Last August, a report surfaced that the whereabouts of some of the files pertaining to events at the Capitol on January 6, 2021, were unknown. This included transcriptions of videos, recordings of interviews and depositions, and other items. It was suggested that the House J6 committee may have destroyed them once it issued its report and disbanded in December 2022. 

House Rule VII requires the preservation of House records at the end of each two-year term. The chair of the J6 committee, Representative Bennie Thompson of Mississippi, claimed the rules of the House had been followed. 

The current House Administration Oversight Committee Chair, Representative Barry Loudermilk of Georgia, sent a letter to Representative Thompson requesting items such as passwords for retrieving the data, which is believed to have been deleted. Some information has been received, but the committee hired a digital forensics team to determine what information had not been provided.  

The forensics team has recovered over 100 files that were encrypted and deleted on January 1, 2023, two days before the new Congress was sworn in and the new investigatory committee was established. Representative Loudermilk believes there could be more and has asked the former chairman to provide a “list of passwords” for all of the prior select committee’s files. 

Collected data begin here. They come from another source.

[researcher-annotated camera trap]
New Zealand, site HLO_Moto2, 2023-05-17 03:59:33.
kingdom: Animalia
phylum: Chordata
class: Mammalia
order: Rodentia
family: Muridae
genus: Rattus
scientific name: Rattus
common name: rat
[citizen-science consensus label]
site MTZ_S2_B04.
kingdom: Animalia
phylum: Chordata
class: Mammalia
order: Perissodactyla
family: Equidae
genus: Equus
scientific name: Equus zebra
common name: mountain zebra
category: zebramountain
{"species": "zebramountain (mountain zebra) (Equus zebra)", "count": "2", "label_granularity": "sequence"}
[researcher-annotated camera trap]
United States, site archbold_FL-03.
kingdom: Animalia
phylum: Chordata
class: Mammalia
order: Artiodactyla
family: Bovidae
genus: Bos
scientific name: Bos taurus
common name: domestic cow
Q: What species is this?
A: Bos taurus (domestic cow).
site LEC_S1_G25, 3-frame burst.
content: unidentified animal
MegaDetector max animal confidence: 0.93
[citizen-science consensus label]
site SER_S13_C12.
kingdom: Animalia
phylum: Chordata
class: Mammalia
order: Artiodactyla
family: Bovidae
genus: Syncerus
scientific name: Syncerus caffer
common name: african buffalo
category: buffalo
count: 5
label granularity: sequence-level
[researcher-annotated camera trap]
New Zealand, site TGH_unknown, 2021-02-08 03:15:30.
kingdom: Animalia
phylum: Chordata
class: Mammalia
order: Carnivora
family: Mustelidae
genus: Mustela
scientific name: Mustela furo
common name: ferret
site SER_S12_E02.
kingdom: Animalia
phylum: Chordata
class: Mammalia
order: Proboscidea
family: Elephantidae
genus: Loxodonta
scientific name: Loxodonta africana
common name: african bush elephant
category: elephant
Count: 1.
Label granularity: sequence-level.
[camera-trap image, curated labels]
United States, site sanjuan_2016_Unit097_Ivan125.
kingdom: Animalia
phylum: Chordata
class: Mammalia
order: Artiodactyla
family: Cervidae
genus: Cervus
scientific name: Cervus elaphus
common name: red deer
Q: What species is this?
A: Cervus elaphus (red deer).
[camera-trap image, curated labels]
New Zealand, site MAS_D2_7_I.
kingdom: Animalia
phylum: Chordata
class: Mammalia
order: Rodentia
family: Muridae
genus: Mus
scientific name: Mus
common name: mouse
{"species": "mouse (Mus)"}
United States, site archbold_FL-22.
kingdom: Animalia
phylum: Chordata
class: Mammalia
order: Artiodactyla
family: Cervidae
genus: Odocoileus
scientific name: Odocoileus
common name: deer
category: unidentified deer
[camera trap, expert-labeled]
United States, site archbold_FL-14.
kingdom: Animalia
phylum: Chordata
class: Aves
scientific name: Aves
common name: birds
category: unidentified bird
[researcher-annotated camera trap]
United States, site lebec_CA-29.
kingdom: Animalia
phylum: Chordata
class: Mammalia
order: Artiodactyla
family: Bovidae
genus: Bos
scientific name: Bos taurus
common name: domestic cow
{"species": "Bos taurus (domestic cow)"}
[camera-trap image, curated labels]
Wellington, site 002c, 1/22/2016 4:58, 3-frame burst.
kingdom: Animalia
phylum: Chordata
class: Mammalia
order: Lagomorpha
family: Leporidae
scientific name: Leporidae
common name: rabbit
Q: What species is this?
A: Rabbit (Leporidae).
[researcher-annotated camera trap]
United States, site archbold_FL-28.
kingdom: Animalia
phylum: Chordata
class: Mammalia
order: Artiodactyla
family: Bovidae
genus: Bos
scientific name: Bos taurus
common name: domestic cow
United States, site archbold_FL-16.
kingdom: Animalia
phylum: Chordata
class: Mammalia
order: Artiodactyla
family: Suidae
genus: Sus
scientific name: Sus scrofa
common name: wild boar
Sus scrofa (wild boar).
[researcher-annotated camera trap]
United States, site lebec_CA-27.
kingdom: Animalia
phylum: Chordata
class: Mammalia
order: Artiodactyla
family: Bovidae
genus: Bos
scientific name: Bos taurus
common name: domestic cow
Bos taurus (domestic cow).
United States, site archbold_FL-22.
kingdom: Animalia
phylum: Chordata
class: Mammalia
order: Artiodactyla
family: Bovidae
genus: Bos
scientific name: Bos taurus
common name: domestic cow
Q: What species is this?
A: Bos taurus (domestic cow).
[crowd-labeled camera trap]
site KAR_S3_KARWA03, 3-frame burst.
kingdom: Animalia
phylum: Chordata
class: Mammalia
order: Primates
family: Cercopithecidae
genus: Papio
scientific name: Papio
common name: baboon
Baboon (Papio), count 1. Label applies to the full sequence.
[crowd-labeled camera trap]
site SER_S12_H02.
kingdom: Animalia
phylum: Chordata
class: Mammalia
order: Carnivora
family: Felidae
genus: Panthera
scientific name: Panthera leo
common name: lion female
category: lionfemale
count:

Representative Loudermilk said the select committee under Speaker Pelosi prevented Americans “from seeing certain documents produced in their investigation“ and failed “to preserve critical information and videos as required by House rules.” He added, “This is not the first report of missing data from the Jan. 6 select committee.”  

As the Lord Leads, Pray with Us…

  • For Chair Loudermilk as he seeks access to information the select committee has not disclosed.
  • For the members of the current committee as they attempt to make the results of the prior investigation transparent to the public.